[WHAT IS REQUIRED]:
In the listing below, reproduce the stretch from the line containing "Is the white" through the line containing "What is the", changing "white thorn" to "white spike" and leaving everything else unchanged.

[DATASET ENTRIES]:
_____

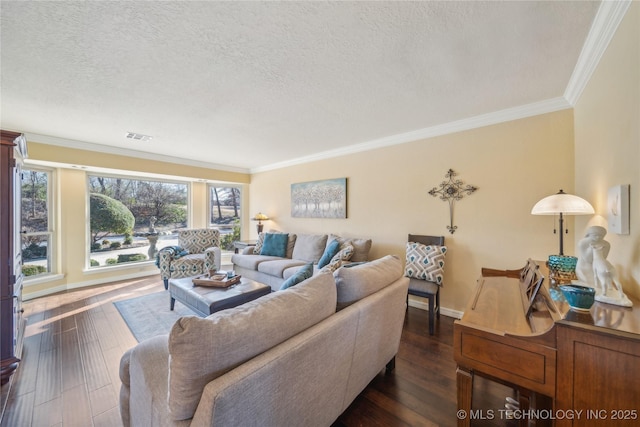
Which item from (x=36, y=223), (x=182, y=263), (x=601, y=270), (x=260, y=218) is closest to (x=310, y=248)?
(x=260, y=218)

_____

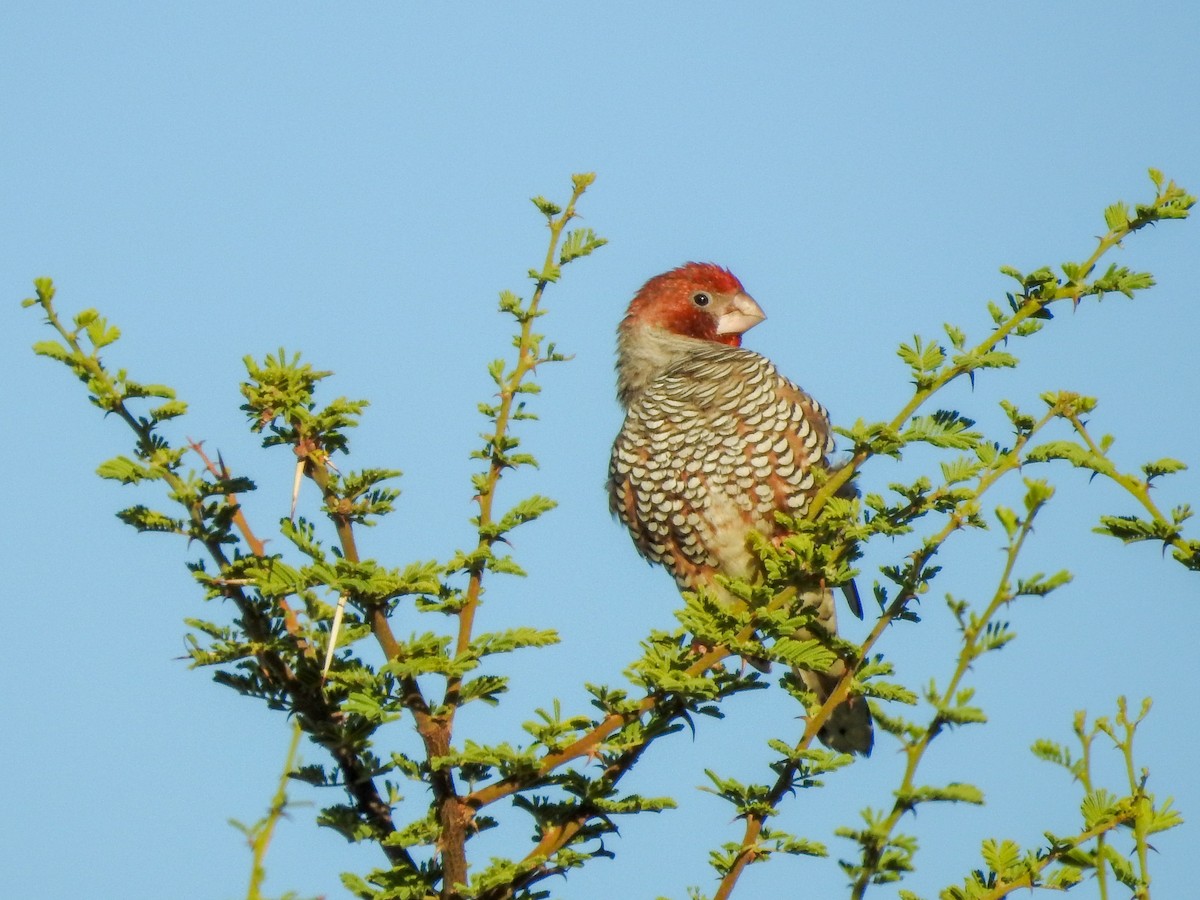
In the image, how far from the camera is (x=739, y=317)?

_____

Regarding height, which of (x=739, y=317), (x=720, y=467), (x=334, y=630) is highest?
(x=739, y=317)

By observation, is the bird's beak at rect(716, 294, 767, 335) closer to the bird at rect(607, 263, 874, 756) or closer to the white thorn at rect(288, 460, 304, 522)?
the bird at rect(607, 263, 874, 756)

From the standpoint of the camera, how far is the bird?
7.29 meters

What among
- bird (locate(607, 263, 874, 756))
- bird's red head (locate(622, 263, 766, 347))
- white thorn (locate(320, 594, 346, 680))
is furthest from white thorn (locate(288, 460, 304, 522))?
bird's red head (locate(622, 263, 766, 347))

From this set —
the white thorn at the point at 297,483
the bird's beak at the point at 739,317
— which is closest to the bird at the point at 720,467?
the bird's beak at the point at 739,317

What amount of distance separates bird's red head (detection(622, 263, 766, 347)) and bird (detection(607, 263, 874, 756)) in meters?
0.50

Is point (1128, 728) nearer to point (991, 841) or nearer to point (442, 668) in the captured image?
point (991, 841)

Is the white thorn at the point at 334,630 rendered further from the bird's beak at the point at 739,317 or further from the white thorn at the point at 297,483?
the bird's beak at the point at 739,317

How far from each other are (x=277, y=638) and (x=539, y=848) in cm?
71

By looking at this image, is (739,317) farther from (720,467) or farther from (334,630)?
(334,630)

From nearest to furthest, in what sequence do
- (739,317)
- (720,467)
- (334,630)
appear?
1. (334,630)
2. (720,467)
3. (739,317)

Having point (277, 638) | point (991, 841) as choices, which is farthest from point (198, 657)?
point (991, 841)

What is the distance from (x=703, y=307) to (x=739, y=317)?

_____

[EXPECTED ANSWER]:
Is the white spike at the point at 334,630 rendered further from the bird's beak at the point at 739,317 or further from the white spike at the point at 297,483?
the bird's beak at the point at 739,317

How far from each other are (x=277, y=638) and (x=539, y=848) in cm?
71

By looking at this image, is (739,317) farther from (720,467) or farther from (334,630)?
(334,630)

From nearest to furthest, in what sequence do
- (739,317)
- (720,467)
- (334,630)
appear?
1. (334,630)
2. (720,467)
3. (739,317)

Having point (277, 638) | point (991, 841) as choices, which is farthest from point (198, 657)?
point (991, 841)

What is the distance from (x=703, y=307) to (x=739, y=317)?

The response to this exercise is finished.